__Problem details__
Copy out, word for word, the lines running from the line containing "What is the absolute" through the line containing "point (39, 122), point", both of those lines included.

Data drawn from a collection
════

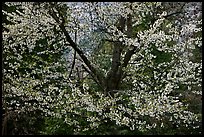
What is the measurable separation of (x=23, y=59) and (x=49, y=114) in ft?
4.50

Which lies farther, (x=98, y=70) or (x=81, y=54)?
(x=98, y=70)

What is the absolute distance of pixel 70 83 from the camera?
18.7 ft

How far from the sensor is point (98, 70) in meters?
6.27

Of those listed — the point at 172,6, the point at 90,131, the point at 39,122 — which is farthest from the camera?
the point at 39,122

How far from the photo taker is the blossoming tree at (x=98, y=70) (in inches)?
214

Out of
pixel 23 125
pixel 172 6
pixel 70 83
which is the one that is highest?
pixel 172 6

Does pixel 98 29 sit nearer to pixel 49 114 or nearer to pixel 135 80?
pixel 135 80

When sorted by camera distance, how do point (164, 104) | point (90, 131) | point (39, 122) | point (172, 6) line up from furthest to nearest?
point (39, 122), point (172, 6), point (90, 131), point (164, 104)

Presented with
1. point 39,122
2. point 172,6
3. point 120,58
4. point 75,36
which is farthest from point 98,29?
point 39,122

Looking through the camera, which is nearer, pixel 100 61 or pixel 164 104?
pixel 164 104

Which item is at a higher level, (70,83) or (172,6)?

════

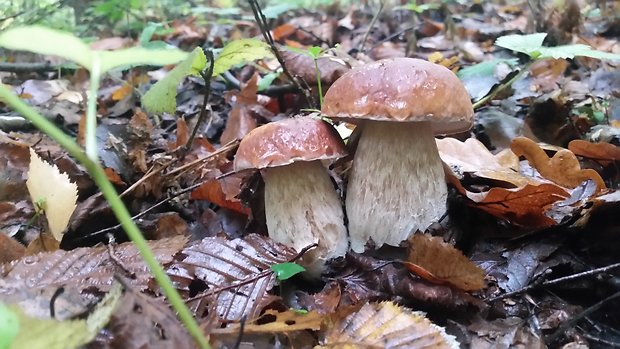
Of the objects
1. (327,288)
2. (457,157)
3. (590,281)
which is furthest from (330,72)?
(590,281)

════

__Completed exercise__
What is the absolute distance of pixel 70 83 from the camera?
18.7 ft

How far from the sensor is point (98, 70) in meters?
6.27

Of those listed — the point at 172,6, the point at 90,131, the point at 39,122 — which is farthest from the camera?
the point at 39,122

How far from the photo taker is the blossoming tree at (x=98, y=70) (in inches)?
214

Out of
pixel 23 125
pixel 172 6
pixel 70 83
which is the one that is highest?
pixel 172 6

Does pixel 98 29 sit nearer to pixel 49 114 or nearer to pixel 135 80?
pixel 135 80

When sorted by camera distance, how do point (164, 104) | point (90, 131) | point (39, 122) | point (172, 6) line up from furthest to nearest?
point (39, 122), point (172, 6), point (90, 131), point (164, 104)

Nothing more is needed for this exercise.